6.4 Obtain Top E-books from Project Gutenberg

For the remainder of this chapter, we’ll use the following task as a running example. Our goal is to turn the command that we use to solve this task into a Drake workflow. We start out simple, and work our way towards an advanced workflow in order to explain to you the various concepts and syntax of Drake.

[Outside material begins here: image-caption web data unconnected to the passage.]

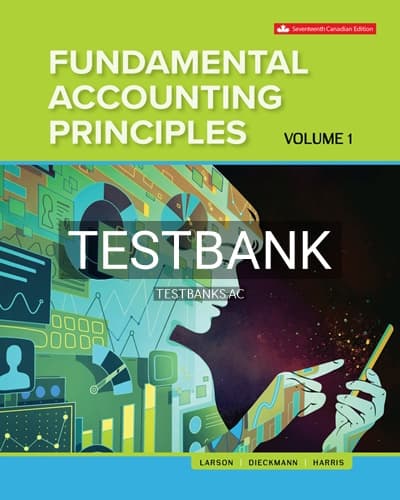 Test Bank for Fundamental Accounting Principles Volume 1 17th Edition by Larson cover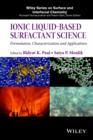 Ionic Liquid-Based Surfactant Science : Formulation, Characterization, and Applications - Book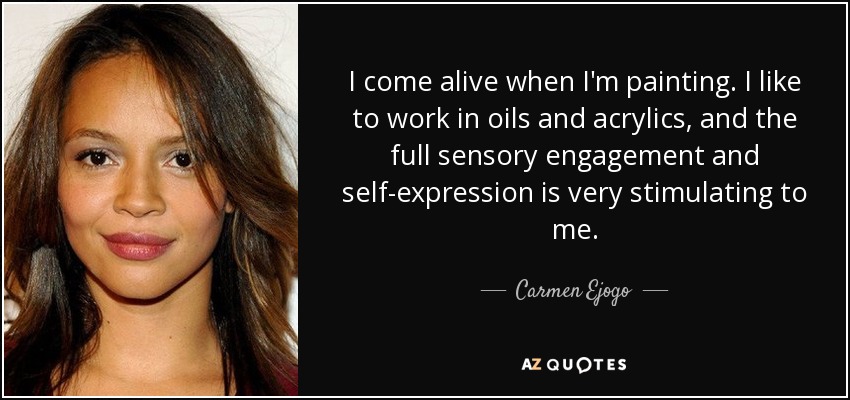 I come alive when I'm painting. I like to work in oils and acrylics, and the full sensory engagement and self-expression is very stimulating to me. - Carmen Ejogo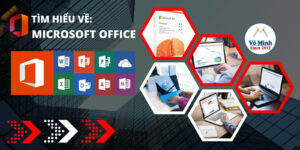 Microsoft Office là gì? Có bao nhiêu công cụ trong Microsoft Office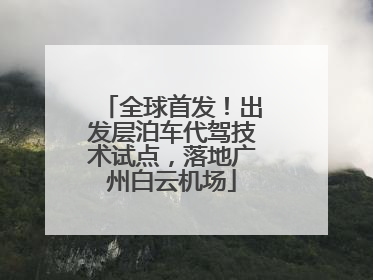 全球首发！出发层泊车代驾技术试点，落地广州白云机场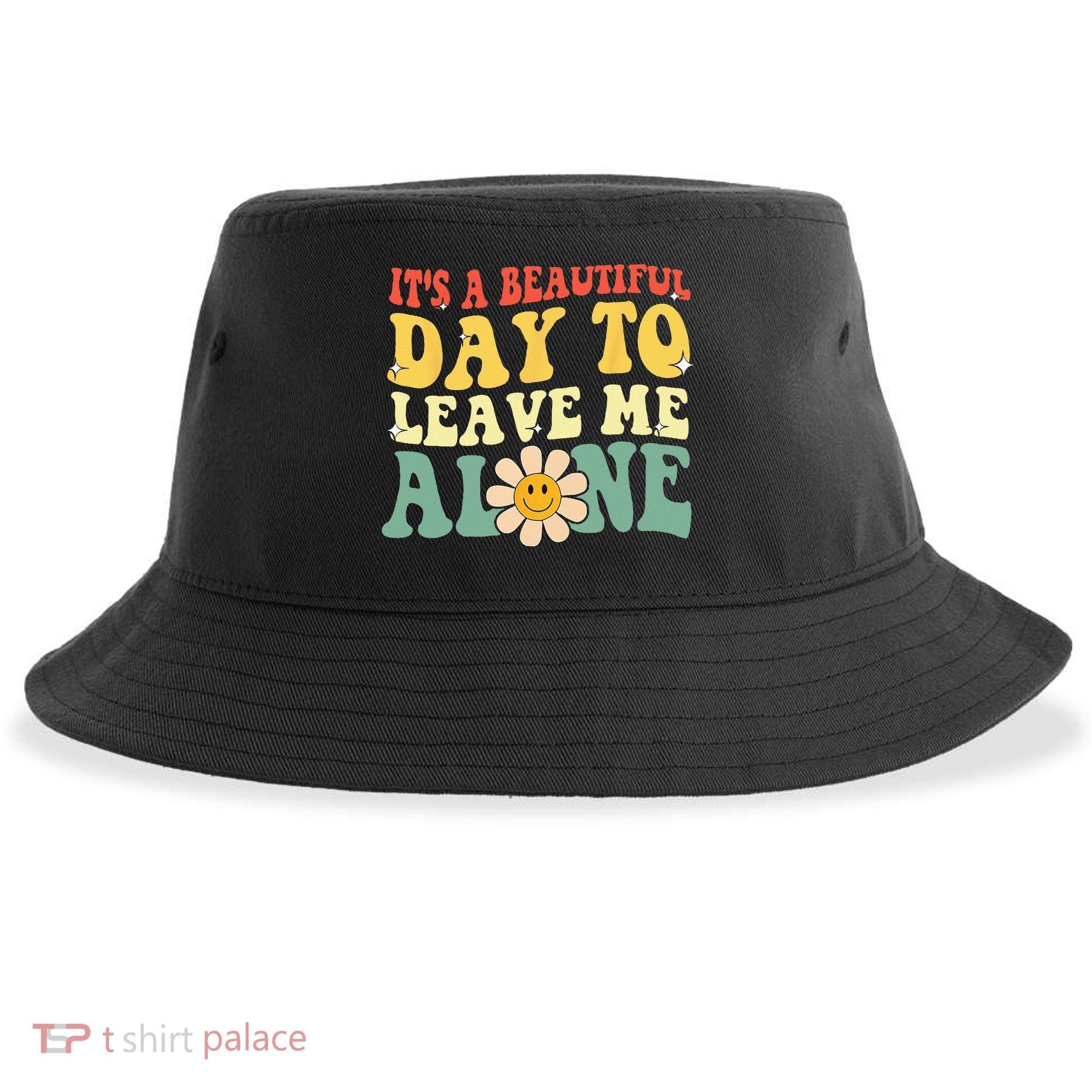 Its A Beautiful Day To Leave Me Alone Funny Saying Sustainable Bucket Hat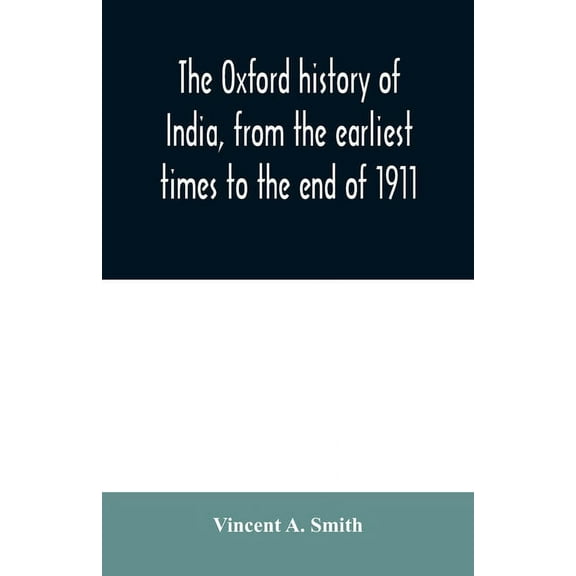 The Oxford history of India, from the earliest times to the end of 1911, (Paperback)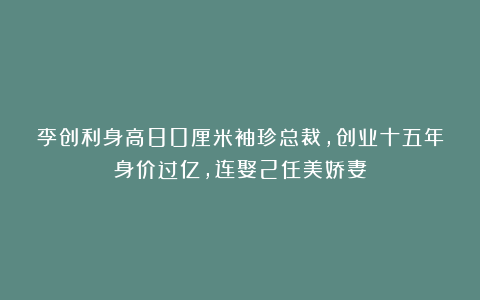 李创利身高80厘米袖珍总裁,创业十五年身价过亿,连娶2任美娇妻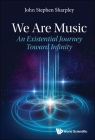 We Are Music: An Existential Journey Toward Infinity By John Stephen Sharpley Cover Image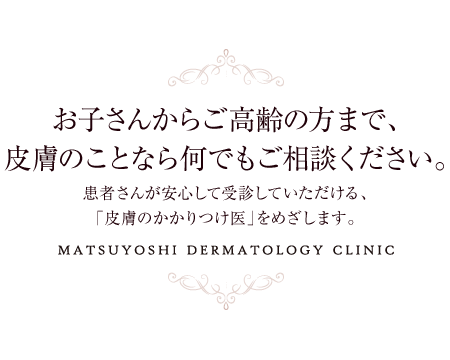 お子さんからご高齢の方まで、皮膚のことなら何でもご相談ください。 松吉皮膚科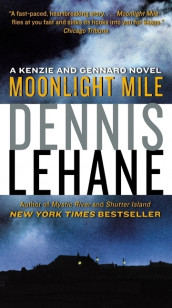 Moonlight mile av Dennis Lehane (Heftet)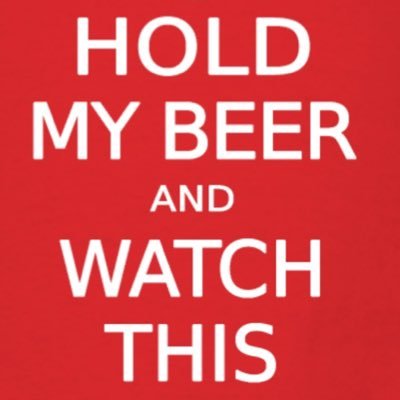 Image result for hold my beer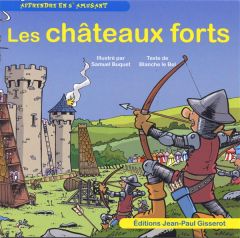 Les châteaux forts - Le Bel Blanche - Buquet Samuel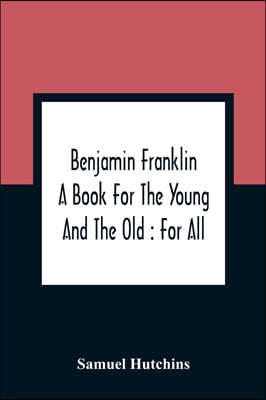 Benjamin Franklin: A Book For The Young And The Old: For All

Project Gutenberg is an ambitious project that, since 1971, has archived and digitized over 42,000 books and offers these as free e-books. On its website you can find the top hundred most downloaded books. Let’s assume that we are interested in the top five downloads of Project Gutenberg. Because this list is available in HTML it is straightforward to obtain the top five downloads:

$ curl -s 'http://www.gutenberg.org/browse/scores/top' |  
> grep -E '^<li>' |                                       
> head -n 5 |                                             
> sed -E "s/.*ebooks\/([0-9]+).*/\\1/" > data/top-5

This command:

Downloads the HTML.
Extracts the list items.
Keeps only the top five items.
Saves e-book IDs to data/top-5.The output of the command is:

$ cat data/top-5
1342
76
11
1661
1952

If you want to be able to reproduce this, that is, once again at a later time, the easiest thing you can do is put this command in a script as we’ve seen in Chapter 4. If you execute this script again, the HTML will be downloaded again as well. There are three common reasons why you might want to be able to control whether certain steps are run. First, because this step may take a very long time. Second, because you want to continue with the same data. Third, the data may come from an API which has certain rate limits. It would be a good idea to let one step save the data to a file and then let subsequent steps operate on that file so that you don’t have to make any redundant computations or API calls. Now, the first reason is not really a problem in our example because the HTML can be downloaded fast enough. However, in some cases the data may come from other sources and may comprise of gigabytes of data.